Raith, M. - Presenter, University of Tennessee
Anozie, U., University of Tennessee
Dalhaimer, P., University of Tennessee
As medicine becomes more advanced, the inclusion of nanoparticles in drug delivery systems will become increasing popular. A question that needs to be answered is the how metabolic state of the patient will affect how the biodistribution of the nanoparticles. In western society, this is often associated with obesity. Obesity causes many shifts in a patient’s metabolic states, including a higher ratio of LDLs (bad cholesterol) to HDLs (good cholesterol).
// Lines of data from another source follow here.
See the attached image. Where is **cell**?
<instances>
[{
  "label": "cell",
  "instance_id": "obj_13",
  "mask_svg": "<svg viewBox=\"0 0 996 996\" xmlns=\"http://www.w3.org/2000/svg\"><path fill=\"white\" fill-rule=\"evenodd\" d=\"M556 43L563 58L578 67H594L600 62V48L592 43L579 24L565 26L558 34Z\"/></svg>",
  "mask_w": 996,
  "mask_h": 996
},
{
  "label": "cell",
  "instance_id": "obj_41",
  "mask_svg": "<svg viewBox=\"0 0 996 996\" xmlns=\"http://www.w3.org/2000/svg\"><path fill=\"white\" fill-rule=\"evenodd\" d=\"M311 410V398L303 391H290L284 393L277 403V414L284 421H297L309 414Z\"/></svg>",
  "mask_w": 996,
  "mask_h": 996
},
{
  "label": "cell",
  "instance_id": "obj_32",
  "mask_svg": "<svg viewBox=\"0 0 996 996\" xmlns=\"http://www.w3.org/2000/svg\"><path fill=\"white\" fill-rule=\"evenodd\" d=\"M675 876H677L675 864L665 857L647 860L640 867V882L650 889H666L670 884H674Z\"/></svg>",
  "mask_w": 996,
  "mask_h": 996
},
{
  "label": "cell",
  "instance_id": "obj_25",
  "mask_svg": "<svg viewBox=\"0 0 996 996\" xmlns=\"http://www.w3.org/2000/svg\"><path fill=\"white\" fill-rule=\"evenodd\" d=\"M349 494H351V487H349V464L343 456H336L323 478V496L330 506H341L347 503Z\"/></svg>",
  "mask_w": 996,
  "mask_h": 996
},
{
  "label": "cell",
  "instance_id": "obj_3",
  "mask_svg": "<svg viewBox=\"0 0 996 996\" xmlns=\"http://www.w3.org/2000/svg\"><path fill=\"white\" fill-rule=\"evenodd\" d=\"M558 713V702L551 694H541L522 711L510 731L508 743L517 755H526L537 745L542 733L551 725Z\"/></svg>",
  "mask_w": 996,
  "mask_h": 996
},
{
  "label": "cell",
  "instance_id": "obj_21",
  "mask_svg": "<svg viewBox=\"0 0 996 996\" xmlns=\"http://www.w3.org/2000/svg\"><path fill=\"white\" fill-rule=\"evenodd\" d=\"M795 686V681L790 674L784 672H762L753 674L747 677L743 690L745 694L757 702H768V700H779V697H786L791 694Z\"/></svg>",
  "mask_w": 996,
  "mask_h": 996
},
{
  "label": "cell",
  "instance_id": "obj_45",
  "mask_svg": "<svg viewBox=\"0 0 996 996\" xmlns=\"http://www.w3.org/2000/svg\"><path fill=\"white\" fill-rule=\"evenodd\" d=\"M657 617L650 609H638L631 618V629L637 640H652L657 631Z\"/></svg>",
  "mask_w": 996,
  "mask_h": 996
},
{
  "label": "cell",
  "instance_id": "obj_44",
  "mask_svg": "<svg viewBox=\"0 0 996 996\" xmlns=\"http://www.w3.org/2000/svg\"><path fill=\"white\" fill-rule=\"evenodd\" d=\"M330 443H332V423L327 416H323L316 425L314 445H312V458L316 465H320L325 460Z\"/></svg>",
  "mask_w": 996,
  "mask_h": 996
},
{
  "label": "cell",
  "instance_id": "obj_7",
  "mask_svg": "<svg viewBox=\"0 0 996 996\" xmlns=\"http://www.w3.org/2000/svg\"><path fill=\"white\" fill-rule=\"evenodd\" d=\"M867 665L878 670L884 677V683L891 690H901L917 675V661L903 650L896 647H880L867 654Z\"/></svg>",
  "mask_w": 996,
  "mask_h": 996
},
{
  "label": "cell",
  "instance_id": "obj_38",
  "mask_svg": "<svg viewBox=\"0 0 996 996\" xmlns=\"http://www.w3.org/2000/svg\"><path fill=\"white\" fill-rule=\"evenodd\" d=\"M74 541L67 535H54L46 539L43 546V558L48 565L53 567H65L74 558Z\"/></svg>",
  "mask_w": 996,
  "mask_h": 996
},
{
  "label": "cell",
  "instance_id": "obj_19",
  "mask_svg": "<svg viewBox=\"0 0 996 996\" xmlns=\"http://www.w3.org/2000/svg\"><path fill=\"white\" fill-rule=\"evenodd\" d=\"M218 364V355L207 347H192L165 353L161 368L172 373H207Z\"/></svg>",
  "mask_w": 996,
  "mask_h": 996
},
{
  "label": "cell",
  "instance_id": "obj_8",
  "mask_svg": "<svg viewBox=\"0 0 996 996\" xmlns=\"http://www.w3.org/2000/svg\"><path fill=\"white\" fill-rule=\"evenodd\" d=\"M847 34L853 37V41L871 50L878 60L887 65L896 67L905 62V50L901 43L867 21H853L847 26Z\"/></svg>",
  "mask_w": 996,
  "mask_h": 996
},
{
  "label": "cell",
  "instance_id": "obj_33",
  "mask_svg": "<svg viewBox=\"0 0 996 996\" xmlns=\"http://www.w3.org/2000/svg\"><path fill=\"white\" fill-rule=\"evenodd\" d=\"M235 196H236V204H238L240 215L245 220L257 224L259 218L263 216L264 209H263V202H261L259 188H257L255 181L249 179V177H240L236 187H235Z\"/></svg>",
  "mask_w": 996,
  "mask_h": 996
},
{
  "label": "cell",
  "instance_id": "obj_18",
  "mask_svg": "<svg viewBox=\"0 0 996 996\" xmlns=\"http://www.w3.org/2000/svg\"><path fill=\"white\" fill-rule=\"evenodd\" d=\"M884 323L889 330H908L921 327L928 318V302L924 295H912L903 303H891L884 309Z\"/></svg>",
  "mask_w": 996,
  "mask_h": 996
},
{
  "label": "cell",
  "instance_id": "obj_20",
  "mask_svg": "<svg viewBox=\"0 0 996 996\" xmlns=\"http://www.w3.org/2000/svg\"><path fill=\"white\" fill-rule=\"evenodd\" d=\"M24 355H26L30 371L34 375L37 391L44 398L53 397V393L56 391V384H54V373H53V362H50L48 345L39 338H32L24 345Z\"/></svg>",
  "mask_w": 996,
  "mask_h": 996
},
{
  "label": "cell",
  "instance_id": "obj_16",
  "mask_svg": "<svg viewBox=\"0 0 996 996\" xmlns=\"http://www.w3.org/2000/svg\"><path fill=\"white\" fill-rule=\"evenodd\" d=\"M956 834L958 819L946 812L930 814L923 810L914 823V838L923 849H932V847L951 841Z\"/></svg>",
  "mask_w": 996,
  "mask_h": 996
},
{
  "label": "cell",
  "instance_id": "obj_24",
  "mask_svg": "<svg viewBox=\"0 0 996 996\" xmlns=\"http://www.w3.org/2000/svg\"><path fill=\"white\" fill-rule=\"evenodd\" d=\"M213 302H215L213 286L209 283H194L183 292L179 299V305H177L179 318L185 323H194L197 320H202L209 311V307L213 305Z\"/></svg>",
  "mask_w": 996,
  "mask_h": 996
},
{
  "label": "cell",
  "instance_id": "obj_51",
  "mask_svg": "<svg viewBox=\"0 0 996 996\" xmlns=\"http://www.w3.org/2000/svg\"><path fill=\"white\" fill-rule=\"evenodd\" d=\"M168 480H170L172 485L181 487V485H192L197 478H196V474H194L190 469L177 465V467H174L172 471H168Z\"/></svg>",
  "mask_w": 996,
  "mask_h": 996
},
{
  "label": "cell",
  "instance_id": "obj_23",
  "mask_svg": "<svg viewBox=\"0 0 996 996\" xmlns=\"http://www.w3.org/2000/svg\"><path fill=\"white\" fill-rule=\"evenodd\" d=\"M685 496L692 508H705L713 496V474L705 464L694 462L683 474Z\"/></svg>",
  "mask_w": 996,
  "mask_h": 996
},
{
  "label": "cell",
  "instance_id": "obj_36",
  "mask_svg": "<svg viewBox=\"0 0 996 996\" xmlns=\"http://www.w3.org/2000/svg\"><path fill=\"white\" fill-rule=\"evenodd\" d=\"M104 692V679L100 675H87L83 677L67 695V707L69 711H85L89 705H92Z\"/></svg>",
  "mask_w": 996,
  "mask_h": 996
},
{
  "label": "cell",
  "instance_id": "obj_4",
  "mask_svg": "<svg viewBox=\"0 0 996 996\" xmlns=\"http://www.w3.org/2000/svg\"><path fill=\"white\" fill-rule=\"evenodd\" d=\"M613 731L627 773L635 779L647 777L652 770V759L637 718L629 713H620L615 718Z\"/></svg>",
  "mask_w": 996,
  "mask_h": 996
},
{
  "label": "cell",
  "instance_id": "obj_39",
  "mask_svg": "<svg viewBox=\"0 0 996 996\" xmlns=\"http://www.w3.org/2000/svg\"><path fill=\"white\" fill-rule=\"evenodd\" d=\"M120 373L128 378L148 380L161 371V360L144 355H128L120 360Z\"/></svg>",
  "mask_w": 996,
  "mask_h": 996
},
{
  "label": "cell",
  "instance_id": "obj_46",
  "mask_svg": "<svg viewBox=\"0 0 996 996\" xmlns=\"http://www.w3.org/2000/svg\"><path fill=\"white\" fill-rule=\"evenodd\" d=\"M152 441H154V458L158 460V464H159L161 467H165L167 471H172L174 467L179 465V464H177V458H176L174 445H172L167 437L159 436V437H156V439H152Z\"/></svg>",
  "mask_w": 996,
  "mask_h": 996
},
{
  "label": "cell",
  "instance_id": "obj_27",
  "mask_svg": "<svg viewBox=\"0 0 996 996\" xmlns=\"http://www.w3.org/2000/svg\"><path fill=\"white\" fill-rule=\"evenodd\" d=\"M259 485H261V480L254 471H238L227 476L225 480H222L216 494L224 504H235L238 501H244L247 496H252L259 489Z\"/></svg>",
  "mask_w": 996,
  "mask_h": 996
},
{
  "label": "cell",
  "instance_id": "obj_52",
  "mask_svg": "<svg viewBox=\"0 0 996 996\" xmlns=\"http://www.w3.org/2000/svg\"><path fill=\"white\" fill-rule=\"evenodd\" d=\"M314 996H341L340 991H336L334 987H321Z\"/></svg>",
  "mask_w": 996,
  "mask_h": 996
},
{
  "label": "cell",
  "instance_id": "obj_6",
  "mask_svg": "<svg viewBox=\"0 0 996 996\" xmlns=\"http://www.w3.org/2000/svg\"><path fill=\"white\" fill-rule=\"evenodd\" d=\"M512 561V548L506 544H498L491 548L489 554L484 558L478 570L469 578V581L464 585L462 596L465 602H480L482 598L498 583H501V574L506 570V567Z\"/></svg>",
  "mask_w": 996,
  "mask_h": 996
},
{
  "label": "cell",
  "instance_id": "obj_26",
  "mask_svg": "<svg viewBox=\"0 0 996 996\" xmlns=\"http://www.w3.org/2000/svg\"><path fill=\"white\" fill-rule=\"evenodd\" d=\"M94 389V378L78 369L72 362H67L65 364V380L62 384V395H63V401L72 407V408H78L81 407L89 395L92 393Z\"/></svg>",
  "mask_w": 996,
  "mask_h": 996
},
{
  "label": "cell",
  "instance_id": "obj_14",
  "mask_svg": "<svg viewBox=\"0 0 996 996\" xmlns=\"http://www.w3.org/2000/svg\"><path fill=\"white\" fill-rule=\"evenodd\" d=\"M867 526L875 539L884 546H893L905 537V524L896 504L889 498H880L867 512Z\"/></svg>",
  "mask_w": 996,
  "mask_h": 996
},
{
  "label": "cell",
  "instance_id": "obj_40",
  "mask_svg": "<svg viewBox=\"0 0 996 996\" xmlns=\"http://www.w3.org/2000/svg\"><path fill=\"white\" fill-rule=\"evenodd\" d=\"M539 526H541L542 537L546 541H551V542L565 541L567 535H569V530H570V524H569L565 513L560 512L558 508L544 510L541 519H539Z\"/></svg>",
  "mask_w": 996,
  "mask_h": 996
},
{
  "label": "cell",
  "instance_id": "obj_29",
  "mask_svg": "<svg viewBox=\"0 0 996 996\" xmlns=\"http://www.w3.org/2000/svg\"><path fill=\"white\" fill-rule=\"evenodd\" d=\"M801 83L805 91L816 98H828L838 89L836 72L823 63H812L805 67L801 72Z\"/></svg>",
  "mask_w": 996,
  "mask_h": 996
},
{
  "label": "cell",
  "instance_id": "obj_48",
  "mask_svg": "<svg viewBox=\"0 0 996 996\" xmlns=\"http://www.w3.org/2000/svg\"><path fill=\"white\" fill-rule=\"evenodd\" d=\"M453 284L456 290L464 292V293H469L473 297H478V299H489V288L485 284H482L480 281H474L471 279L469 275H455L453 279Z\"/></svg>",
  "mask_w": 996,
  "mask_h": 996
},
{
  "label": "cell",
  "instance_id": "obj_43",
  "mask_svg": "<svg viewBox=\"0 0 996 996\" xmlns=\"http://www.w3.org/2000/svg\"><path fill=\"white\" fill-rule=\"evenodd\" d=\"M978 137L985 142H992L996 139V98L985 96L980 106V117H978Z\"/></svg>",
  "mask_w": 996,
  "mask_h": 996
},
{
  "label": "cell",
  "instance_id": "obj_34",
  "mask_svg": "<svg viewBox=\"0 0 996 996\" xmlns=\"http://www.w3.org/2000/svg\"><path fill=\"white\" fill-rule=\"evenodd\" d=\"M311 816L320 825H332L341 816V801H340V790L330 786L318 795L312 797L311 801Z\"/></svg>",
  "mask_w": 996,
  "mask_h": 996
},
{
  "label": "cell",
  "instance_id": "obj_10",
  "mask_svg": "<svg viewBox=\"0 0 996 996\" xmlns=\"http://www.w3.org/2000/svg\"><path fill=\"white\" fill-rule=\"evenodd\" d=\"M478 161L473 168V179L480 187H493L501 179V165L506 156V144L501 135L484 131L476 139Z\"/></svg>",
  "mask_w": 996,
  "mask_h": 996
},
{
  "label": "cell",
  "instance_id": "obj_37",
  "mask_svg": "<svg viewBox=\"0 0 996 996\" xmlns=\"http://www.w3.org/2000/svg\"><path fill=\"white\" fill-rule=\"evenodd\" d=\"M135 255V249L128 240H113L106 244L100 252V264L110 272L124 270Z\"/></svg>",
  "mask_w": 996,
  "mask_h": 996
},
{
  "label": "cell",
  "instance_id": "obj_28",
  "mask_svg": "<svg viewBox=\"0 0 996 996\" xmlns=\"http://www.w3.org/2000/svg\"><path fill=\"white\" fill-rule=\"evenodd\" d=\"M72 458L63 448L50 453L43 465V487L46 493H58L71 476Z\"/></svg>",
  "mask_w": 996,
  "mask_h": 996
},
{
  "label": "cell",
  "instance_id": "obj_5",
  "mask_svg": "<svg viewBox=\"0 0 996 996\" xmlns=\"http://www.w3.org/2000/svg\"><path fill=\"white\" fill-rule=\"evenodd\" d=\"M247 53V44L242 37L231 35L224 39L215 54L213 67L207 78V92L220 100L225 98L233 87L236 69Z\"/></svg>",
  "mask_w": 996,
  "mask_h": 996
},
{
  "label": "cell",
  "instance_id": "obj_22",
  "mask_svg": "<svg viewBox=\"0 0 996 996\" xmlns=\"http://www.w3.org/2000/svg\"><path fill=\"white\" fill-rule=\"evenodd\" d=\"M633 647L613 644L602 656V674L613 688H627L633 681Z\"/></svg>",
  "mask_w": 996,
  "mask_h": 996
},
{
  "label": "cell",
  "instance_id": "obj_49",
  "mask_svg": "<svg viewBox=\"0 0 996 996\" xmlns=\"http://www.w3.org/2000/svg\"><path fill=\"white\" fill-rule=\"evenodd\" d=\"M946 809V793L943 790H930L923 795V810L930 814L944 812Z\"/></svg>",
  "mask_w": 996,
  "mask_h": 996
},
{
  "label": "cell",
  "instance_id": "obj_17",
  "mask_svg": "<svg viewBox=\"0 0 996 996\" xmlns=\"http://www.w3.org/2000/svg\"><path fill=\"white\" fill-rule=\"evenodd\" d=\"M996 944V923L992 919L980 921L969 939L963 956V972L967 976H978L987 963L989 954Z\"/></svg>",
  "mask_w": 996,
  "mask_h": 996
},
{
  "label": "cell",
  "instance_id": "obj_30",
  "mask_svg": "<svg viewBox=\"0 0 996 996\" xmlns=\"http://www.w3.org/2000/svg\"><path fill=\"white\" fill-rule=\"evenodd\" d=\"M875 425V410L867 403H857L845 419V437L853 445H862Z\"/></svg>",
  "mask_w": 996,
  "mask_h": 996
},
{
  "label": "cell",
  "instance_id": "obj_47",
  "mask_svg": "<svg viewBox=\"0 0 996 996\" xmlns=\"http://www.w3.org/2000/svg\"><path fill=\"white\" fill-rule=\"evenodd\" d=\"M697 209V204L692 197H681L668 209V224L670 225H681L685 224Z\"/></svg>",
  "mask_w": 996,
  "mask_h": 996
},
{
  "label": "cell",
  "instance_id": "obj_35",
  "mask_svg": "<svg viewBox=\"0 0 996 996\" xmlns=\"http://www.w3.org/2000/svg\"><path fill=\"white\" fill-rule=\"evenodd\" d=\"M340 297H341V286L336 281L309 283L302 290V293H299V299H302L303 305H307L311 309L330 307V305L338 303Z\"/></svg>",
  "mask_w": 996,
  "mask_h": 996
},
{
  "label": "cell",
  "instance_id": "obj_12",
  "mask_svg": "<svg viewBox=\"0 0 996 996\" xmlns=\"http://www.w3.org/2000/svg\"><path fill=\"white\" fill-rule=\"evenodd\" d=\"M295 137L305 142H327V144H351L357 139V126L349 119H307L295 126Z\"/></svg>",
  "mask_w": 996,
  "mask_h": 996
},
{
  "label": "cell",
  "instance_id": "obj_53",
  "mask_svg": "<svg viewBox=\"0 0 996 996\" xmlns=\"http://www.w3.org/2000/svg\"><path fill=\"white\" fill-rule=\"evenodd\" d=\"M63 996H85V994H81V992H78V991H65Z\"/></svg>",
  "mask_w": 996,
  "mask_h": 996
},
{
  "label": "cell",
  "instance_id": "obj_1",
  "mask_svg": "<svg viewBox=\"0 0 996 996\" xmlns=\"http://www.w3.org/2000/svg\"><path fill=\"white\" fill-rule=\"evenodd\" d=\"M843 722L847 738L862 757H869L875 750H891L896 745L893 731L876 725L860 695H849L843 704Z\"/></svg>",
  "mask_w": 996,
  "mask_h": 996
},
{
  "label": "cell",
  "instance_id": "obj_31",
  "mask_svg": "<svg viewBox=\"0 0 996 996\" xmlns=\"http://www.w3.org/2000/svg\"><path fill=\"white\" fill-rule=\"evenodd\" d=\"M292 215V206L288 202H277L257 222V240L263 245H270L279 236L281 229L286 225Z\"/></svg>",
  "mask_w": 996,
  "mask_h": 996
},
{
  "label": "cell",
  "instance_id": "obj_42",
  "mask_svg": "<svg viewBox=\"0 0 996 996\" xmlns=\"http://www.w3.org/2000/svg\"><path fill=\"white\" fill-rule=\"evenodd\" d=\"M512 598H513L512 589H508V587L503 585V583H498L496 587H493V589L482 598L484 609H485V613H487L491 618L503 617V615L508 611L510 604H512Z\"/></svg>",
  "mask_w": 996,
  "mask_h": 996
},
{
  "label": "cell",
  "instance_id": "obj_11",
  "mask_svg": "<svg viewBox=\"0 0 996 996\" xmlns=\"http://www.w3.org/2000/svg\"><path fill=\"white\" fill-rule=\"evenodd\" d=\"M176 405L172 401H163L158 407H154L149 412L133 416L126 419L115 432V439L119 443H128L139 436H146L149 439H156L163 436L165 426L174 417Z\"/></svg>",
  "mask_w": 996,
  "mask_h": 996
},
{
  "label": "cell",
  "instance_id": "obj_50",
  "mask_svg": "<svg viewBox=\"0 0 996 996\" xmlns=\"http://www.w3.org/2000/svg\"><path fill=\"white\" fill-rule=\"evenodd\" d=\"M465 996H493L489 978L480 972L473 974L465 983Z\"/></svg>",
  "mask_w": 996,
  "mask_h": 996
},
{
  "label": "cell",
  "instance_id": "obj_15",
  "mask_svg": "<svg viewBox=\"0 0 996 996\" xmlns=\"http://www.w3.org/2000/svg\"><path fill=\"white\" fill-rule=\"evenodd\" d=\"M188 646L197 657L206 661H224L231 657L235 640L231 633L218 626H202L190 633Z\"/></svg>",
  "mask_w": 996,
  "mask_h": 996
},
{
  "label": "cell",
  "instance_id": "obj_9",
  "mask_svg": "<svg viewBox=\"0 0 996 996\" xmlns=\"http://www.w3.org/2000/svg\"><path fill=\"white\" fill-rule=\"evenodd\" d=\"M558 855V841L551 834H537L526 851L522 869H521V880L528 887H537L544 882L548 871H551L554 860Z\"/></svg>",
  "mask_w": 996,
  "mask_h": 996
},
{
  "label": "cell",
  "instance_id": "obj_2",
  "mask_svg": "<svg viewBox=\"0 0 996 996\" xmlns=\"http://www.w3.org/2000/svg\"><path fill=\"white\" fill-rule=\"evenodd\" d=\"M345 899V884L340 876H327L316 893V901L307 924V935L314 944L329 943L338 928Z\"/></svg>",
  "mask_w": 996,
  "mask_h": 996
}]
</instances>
HDLs are said to be good cholesterol because they allow cholesterol to be brought back to the liver for clearance. Because the standard model for obesity (ob/obmice) don’t exhibit the same shift in cholesterol ratios as humans, we generated a high cholesterol model by knocking out scavenger receptor class B type 1 (SR-B1). SR-B1 binds HDLs at the liver. SR-B1 has been previously shown to also affect the uptake of HDL coated silver NPs and connected to the macrophage activation marker CD-86. To test if SR-B1 also has the ability to affect the uptake of uncoated HDLs, we conducted in vitro tests with hard NPs (polystyrene (PS)) and soft, filomicelle NPs (PBD-b-PEO). The filomicelles were selected because they are known to have weak affinities for plasma proteins. On the other hand, PS-COOH NPs to have sub micromolar affinities for HDLs. Nanoparticle uptake assays were conducted with and without a SR-B1 inhibitor (BLT-1) for a microphage (RAW 264.7) and an epithelial liver (Hep G2) cell line. Regardless of pre-incubation with mouse plasma, BLT-1 treatment resulted in a 3-fold decrease in PS-COOH and filomicelle uptake in RAW. Hep G2 cells didn’t uptake a significant amount of either NP in any condition. This shows that SR-B1 may have impacts on nanoparticle-based drug delivery beyond HDL targeting, as previously thought.